Dostoyevski, Zapiski iz Podpolya (Yeraltı Dünyasından Notlar-1864) adlı romanında Batı uygarlığına saldırarak kurtuluşun ancak Doğu kültürüne ve geleneklerine sıkı sıkıya bağlı kalmakla gerçekleşeceğini savundu. Eşi Moskova’da öldükten sonra 1864’te yayınını yalnızca bir yıl sürdürebildiği ikinci dergisi Epokha‘yı (Çığır) yayımladı. 1867’de ikinci uzun öyküsü İgrok’u (Kumarbaz) yazarken tuttuğu 22 yaşındaki stenosu Anna Snitkin ile evlendi. Yazarlığa başladığı günden itibaren kazandığı paranın idaresini elinde tutan Ağabeyi Mihail‘in ölmesi üzerine borç batağına saplandı. Alacaklılarından kurtulmak için çareyi eşi ile birlikte Avrupa’ya kaçmakta bulan Dostoyevski, yaklaşık 4 yıl boyunca Almanya, İsviçre ve İtalya’da yaşadı. Bu onun belki de en verimli yılları oldu. Beş büyük eserinden üçünü bu yıllarda kaleme aldı: Prestupleme i Nekazanie (Suç ve Ceza-1867), Edeot (Budala-1869), Besi (Ecinniler-1871). Özyaşam kesiti niteliğindeki üçüncü uzun öyküsü Veçniy Nuj ‘da (Ebedi Koca-1870) yazarın bu dönem eserlerindendir.
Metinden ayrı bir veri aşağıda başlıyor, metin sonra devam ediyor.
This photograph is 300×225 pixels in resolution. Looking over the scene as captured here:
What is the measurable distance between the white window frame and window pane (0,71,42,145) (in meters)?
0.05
“Büyük insanlar daima büyük acılar çekmek zorunda kalmışlardır.”
Dostoyevski 1871’de Rusya’ya geri döndü. 1873-74 Yıllarında haftalık dergi Grajdanin‘in (Yurttaş) genel yayın yönetmenliğini yaptı. Bu görevden ayrılışından hemen sonra dördüncü büyük eseri olan Podrostok’u (Delikanlı-1875) yazdı. 1876’da kendi aylık dergisi Dnevnik Pisatella‘yı (Bir Yazarın Güncesi) kurup 1880’e kadar yayımladı. Evli ve genç bir kadının intiharını inceleyen kısa öyküsü Krotkaya (Tatlı Kadın-1876) ve dünyadan gelen bir adamın yozlaştırdığı uzak gezegen insanlarının öyküsünü anlatan bilim-kurgu türündeki Son Smeşnogo Çeloveka (Gülünç Adamın Rüyası-1877) ilk kez bu dergide yayımlandı.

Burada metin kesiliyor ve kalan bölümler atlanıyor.